(Work required): Rewrite the entries from the line holding "At what distance is" through the end of the entries, both ends included, swapping "camera" for "lens" and keeping everything else the same.

Scene-based reasoning entries
>>>>>
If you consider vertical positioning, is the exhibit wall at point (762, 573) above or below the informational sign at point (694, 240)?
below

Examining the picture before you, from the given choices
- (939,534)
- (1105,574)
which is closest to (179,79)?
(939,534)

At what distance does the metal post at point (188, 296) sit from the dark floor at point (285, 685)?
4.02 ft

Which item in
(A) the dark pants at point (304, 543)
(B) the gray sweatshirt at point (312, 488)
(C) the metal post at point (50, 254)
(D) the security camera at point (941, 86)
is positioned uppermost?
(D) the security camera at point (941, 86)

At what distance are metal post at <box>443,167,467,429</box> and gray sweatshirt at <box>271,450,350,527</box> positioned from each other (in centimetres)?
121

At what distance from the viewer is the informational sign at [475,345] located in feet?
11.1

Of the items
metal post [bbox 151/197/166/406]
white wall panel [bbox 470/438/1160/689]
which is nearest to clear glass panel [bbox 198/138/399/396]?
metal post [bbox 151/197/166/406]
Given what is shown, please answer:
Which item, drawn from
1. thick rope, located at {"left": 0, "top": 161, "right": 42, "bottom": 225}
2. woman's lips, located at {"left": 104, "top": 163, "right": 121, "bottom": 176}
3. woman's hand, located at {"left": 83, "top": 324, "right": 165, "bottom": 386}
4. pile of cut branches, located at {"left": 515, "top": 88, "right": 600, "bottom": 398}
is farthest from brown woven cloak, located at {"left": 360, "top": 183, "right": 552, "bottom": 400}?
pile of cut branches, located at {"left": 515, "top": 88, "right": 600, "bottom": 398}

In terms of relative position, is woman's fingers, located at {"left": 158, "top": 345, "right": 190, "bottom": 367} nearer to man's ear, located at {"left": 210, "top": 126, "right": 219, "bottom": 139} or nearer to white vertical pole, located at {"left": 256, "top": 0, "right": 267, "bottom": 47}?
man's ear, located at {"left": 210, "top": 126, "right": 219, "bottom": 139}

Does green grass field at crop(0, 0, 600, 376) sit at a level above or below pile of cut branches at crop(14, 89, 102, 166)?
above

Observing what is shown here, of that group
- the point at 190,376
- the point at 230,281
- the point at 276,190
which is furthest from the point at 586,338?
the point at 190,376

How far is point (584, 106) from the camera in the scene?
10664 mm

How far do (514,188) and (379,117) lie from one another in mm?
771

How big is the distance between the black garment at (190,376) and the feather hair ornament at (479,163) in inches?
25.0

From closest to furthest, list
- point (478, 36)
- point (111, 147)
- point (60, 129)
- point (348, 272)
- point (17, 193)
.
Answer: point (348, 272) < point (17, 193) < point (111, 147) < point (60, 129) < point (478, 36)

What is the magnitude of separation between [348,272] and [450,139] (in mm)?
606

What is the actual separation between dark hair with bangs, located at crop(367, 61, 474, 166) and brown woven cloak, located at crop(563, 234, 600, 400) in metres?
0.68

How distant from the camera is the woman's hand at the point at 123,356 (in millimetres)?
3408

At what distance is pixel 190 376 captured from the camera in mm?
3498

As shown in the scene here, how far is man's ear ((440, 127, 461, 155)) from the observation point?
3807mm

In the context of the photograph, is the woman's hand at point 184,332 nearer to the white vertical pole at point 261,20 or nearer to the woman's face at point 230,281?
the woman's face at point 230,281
<<<<<
(Answer to the task):
At what distance is pixel 190 376 captured from the lens in mm?
3498

As shown in the scene here, how far is man's ear ((440, 127, 461, 155)) from the observation point?
3807mm

In the context of the photograph, is the woman's hand at point 184,332 nearer to the white vertical pole at point 261,20 or nearer to the woman's face at point 230,281?
the woman's face at point 230,281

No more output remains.